WHAT THE TASK ASKS = Reproduce word for word the part of the entries that opens with the line containing "Is front bumper, located" and closes with the final line of the entries.
— BEGIN DATA SUPPLIED —
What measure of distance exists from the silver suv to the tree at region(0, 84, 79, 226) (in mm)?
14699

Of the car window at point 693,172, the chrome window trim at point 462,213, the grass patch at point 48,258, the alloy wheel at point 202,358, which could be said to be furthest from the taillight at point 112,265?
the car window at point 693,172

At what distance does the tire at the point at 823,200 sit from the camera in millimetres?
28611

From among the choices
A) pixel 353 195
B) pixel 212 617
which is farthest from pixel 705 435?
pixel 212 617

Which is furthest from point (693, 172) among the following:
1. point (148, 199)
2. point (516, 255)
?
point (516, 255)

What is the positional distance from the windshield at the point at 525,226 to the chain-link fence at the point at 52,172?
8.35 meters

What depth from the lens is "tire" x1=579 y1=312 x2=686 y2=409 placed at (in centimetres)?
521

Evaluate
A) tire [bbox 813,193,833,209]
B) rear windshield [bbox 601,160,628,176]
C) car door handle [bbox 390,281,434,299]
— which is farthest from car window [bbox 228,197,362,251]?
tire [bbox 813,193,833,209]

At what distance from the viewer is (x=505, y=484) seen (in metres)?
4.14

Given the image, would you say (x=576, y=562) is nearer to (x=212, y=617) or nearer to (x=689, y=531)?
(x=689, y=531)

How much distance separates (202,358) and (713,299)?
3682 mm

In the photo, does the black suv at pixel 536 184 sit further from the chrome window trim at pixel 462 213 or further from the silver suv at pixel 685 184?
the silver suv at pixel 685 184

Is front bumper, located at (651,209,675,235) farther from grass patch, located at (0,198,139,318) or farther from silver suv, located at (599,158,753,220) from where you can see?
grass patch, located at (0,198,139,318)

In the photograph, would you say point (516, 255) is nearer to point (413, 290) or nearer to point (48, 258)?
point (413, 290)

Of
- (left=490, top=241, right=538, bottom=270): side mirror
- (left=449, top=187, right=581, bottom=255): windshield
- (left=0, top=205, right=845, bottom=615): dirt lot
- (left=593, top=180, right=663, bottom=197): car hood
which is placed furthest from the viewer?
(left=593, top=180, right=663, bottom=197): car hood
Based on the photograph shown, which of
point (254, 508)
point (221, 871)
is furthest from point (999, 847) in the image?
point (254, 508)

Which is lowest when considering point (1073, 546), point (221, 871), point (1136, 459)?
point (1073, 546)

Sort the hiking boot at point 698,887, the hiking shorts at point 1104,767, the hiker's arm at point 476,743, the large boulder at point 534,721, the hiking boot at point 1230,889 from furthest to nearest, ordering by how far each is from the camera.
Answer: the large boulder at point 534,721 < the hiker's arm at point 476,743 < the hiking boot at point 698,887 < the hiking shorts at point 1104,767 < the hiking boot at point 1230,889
— END DATA SUPPLIED —
RESPONSE TO THIS TASK =
Is front bumper, located at (651,209,675,235) farther from grass patch, located at (0,198,139,318) or farther from silver suv, located at (599,158,753,220) from where you can see?
grass patch, located at (0,198,139,318)

In the photograph, would you say point (516, 255) is nearer to point (413, 290) or nearer to point (48, 258)?
point (413, 290)

Of
- (left=490, top=241, right=538, bottom=270): side mirror
- (left=449, top=187, right=581, bottom=255): windshield
- (left=0, top=205, right=845, bottom=615): dirt lot
- (left=593, top=180, right=663, bottom=197): car hood
which is placed furthest from the viewer?
(left=593, top=180, right=663, bottom=197): car hood
Based on the photograph shown, which of
point (254, 508)
point (221, 871)
is furthest from point (999, 847) in the image?
point (254, 508)

Which is lowest when considering point (1073, 546), point (221, 871), point (1136, 459)?
point (1073, 546)

Sort the hiking boot at point 698,887, the hiking shorts at point 1104,767, the hiker's arm at point 476,743, the large boulder at point 534,721, the hiking boot at point 1230,889 from furthest to nearest, ordering by how far each is from the camera.
Answer: the large boulder at point 534,721 < the hiker's arm at point 476,743 < the hiking boot at point 698,887 < the hiking shorts at point 1104,767 < the hiking boot at point 1230,889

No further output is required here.